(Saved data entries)

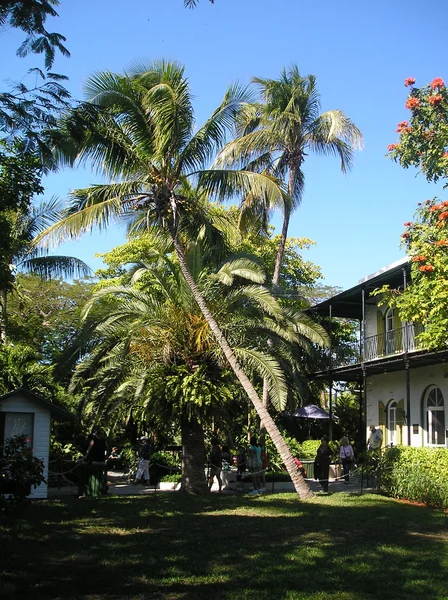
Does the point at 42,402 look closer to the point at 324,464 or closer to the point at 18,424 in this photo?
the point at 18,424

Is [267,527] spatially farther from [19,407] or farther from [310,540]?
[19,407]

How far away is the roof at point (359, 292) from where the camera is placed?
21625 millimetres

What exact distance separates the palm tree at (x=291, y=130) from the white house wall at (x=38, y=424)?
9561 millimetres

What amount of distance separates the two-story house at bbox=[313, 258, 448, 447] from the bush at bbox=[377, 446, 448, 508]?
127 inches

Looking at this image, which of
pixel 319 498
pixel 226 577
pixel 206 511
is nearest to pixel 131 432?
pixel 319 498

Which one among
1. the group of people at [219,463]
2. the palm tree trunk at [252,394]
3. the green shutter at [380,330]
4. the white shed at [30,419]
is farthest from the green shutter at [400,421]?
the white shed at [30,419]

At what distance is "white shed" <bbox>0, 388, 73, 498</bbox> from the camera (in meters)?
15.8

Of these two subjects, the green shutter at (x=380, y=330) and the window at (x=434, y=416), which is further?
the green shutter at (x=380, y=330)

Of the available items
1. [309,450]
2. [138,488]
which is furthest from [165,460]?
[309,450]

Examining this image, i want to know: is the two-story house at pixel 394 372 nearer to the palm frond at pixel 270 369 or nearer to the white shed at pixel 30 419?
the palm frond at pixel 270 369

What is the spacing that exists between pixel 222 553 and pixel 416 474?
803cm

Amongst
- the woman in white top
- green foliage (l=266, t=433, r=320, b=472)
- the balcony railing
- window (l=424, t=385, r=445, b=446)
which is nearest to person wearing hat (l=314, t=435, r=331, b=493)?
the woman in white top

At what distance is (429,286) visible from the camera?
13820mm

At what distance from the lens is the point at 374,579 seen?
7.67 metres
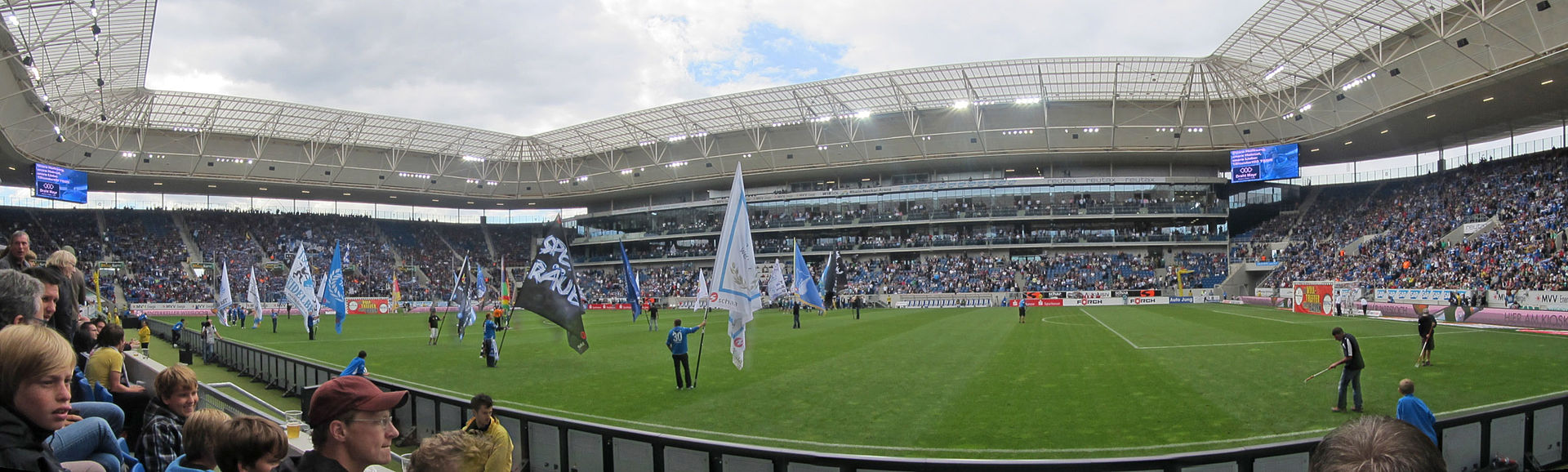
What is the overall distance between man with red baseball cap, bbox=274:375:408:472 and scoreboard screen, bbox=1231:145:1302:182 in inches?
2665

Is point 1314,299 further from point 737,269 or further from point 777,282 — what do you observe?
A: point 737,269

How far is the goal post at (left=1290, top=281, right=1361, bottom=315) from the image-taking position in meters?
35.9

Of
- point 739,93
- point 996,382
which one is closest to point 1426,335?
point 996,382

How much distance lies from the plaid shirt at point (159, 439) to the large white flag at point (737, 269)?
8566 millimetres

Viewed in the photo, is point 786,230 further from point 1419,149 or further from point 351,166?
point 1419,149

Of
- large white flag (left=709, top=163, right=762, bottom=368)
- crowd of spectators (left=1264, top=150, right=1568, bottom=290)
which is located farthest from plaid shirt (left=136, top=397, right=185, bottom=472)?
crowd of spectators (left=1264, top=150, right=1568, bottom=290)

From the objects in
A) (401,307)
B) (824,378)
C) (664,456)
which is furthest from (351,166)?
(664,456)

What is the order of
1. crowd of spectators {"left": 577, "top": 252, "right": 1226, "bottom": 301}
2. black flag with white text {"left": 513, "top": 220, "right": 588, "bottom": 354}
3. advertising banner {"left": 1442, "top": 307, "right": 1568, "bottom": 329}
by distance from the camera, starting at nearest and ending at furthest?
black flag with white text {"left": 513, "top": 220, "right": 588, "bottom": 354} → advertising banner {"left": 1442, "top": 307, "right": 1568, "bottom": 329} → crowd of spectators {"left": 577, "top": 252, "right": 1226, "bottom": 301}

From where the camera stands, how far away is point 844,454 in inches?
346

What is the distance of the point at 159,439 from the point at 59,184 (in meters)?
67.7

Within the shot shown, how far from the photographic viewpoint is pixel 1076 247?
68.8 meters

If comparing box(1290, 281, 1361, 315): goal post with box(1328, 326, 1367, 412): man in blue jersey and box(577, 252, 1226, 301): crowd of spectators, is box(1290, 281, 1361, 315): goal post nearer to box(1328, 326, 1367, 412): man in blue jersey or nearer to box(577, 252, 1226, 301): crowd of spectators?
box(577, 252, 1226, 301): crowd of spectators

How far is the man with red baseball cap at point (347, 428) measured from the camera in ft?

» **Your instructions**
Write out each entry exactly as given, but skip the pictures.

» **Complete output**
Does the point at 42,402 look closer to the point at 324,464 or closer to the point at 18,424 in this photo?
the point at 18,424

Is [267,527] spatially farther from [19,407] or farther from [310,540]?
[19,407]

How far away is the roof at point (359, 292) from where the camera is placed?
21625 millimetres

What exact distance separates the palm tree at (x=291, y=130) from the white house wall at (x=38, y=424)?
9561 millimetres

What amount of distance separates the two-story house at bbox=[313, 258, 448, 447] from the bush at bbox=[377, 446, 448, 508]?
127 inches

Looking at this image, which of
pixel 319 498
pixel 226 577
pixel 206 511
is nearest to pixel 131 432?
pixel 319 498

Which one among
1. the group of people at [219,463]
2. the palm tree trunk at [252,394]
3. the green shutter at [380,330]
4. the white shed at [30,419]
is farthest from the green shutter at [400,421]?
the white shed at [30,419]

At what distance is "white shed" <bbox>0, 388, 73, 498</bbox> from the camera (in meters)?
15.8

Of these two subjects, the green shutter at (x=380, y=330) and the window at (x=434, y=416), which is further?
the green shutter at (x=380, y=330)

Of the available items
1. [309,450]
2. [138,488]
which is furthest from [165,460]?
[309,450]

Examining this image, i want to know: is the two-story house at pixel 394 372 nearer to the palm frond at pixel 270 369 or nearer to the white shed at pixel 30 419?
the palm frond at pixel 270 369

What is the spacing that exists between pixel 222 553 and pixel 416 474?
803cm

Amongst
- the woman in white top
- green foliage (l=266, t=433, r=320, b=472)
- the balcony railing
- window (l=424, t=385, r=445, b=446)
which is nearest to person wearing hat (l=314, t=435, r=331, b=493)?
the woman in white top

At what distance is (429,286) visible from the camera?
13820mm

At what distance from the lens is the point at 374,579 seen?
7.67 metres
What is the overall distance between man with red baseball cap, bbox=274:375:408:472 and scoreboard screen, bbox=1231:145:1302:182 in inches?
2665

Is point 1314,299 further from point 737,269 or further from point 777,282 — what do you observe?
A: point 737,269

How far is the goal post at (left=1290, top=281, right=1361, bottom=315) from the image-taking position in meters?
35.9

Of
- point 739,93
- point 996,382
which one is closest to point 1426,335?
point 996,382

How much distance lies from the plaid shirt at point (159, 439) to the large white flag at point (737, 269)?
8566 millimetres

Viewed in the photo, is point 786,230 further from point 1419,149 or further from point 351,166?
point 1419,149

Of
- large white flag (left=709, top=163, right=762, bottom=368)
- crowd of spectators (left=1264, top=150, right=1568, bottom=290)
which is located farthest from plaid shirt (left=136, top=397, right=185, bottom=472)?
crowd of spectators (left=1264, top=150, right=1568, bottom=290)

From the objects in
A) (401,307)
B) (824,378)
C) (664,456)
which is furthest from (351,166)?
(664,456)

What is the order of
1. crowd of spectators {"left": 577, "top": 252, "right": 1226, "bottom": 301}
2. black flag with white text {"left": 513, "top": 220, "right": 588, "bottom": 354}
3. advertising banner {"left": 1442, "top": 307, "right": 1568, "bottom": 329}
by distance from the camera, starting at nearest and ending at furthest?
black flag with white text {"left": 513, "top": 220, "right": 588, "bottom": 354} → advertising banner {"left": 1442, "top": 307, "right": 1568, "bottom": 329} → crowd of spectators {"left": 577, "top": 252, "right": 1226, "bottom": 301}

From where the camera stands, how far away is point 844,454 in inches?
346

What is the distance of the point at 159,439 from the point at 59,184 (in meters)?
67.7

Within the shot shown, how far from the photographic viewpoint is pixel 1076 247?
68.8 meters

If comparing box(1290, 281, 1361, 315): goal post with box(1328, 326, 1367, 412): man in blue jersey and box(577, 252, 1226, 301): crowd of spectators, is box(1290, 281, 1361, 315): goal post nearer to box(1328, 326, 1367, 412): man in blue jersey or nearer to box(577, 252, 1226, 301): crowd of spectators?
box(577, 252, 1226, 301): crowd of spectators

How far is the man with red baseball cap at point (347, 428) measured from the camera in ft?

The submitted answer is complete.